In 2015, there was judgement in a German Court that stopped the transporting of a consignment of live animals on a journey to Kazakhstan of 7000km. The judgement was under the EU Council Regulation of 2005 that had envisaged veterinary supervision of the welfare of animals in transport.
As in many other economic sectors, the EU now has well-defined regulations: the 2017 Guide to Good Practice has 17 technical fact sheets. But the struggle is to get the practice aligned to the promise, especially in the countries to the east and south of the EU.
There used to be appalling mistreatment of live animals after long journeys from UK, waiting in full sun to board the ship at Bari, Italy, for slaughter in Greece or Albania.
Local incidents
At Kent ports, there have also been incidents. Live animals used to be exported from Ramsgate onboard the MS Joline; but in 2012, there was widespread outcry when 40 sheep died after the floor of their transit lorry collapsed.

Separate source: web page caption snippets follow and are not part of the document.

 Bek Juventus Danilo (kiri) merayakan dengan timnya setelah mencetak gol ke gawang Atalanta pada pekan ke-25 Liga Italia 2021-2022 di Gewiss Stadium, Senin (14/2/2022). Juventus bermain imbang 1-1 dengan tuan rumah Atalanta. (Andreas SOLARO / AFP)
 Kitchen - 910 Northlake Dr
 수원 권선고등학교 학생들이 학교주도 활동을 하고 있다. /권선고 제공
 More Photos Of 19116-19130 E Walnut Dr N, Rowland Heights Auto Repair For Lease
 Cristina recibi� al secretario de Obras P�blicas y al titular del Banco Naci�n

When the case finally went to Court in 2014 the judge imposed a £19k fine on the livestock export company. The BBC later reported that the fine was £5000.
Thanet Council banned such operations from the port, but three companies contested this ban, claiming damages of £1.5m, as the ban coincided with the Muslim festival of Eid, when many Muslims buy live lambs for sacrifice. The companies won their case, with the judge saying the ban “had breached a fundamental element of the rules governing free trade in the EU” (that free movement of goods principle). Thanet Council had to pay damages to the companies.

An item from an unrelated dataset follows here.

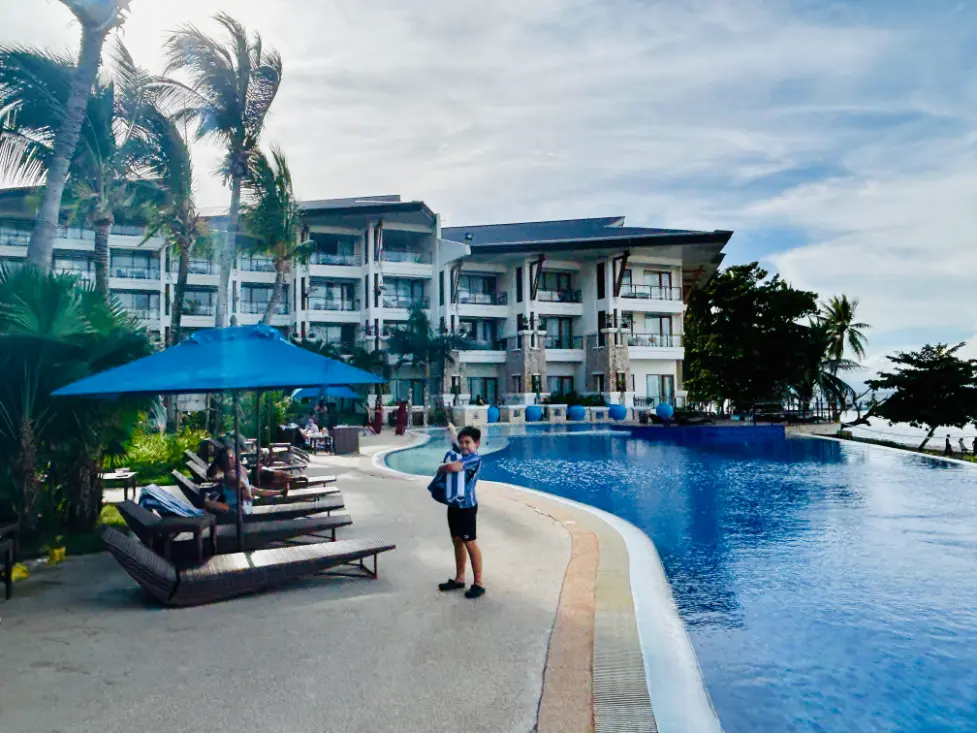 bellevue resort review philippines jude at pool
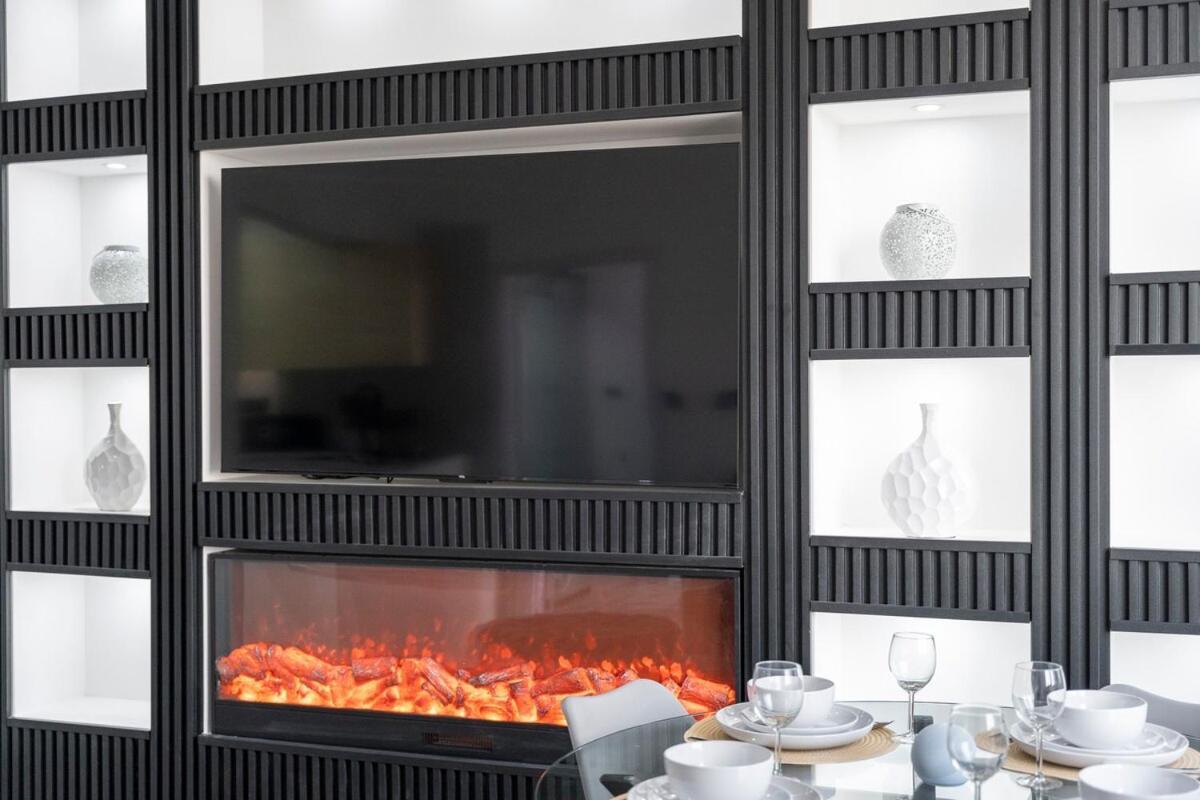 Vibrant 1-bedroom At Executive Bay A In Business Bay * Dubai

The doughty MS Joline, a flat-bottomed tanker, actually unsuitable for rough Channel waves, was then moved to Dover, where it was still in operation in 2019, when a report states there are two routes of live animal export from UK to the Continent: either the 20 hour journey, including the Channel crossing on the MS Joline from Dover; or the 90 hours via Scotland and Ireland, then cross-Channel to Cherbourg.
Under DEFRA guidance of the 2007 UK laws that followed the 2005 EU regulations, authorisation for local journeys of up to 65km was obtainable by farmers, while Journeys of up to eight hours required more specific conditions of the type of vehicle, the certification of the driver, and contingency plans for emergencies.

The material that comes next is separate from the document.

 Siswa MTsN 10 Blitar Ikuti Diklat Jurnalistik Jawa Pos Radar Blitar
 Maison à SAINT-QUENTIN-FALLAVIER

I know how I feel after an eight hour flight packed in “cattle” class seating. Lambs are even more tightly packed in a vehicle and given just 20 x 0.30 sq. m. each, though the regulations are specific about enough ventilation and watering times. The eight hour period includes time spent waiting to board the Ro-Ro ferry, but not watering time.
Can we rely on the UK government to upgrade laws about live animal transport? In a 2017 House of Commons debate about whether to incorporate EU Treaty clause 13 into UK law, the motion was defeated on the grounds that free movement of goods was more important than animal welfare.


The farmers’ lobby is powerful. Lamb exports are 90,000 tonnes, so it is hard to discern how much of that is live, panting in overcrowded vehicles or falling on top of each other on the MS Joline on the choppy Channel waves.
The February 2021 “lamb kill” of 766,000 was down by 8% on the previous year. Lamb consumption is reducing in the UK, both because of the rise in the number of vegetarians and vegans and because of evidence that this is the red meat that most harms the heart; a finding that is hard for those addicted to the British Sunday roast!
If you are still a red meat eater, the best you can do is read the supermarket labels. Try to buy either packets with the Red Tractor label or with prominent labels about organic or grass-fed, as at least those will not have been reared in the most intensive conditions.
To avoid the cruelties of live animal transport, buy local, such as shown this list of Kent meat suppliers.
Meanwhile, unless live animal exports are banned completely, some of us want to know exactly what are the contingency plans in Kent for animals stuck for hours in Channel-bound traffic?
Newsflash: during the days when the huge ship Ever Given was jammed in the Suez recently, 136,000 live animals, exported from the EU (Romania), were stuck in the ships that were waiting.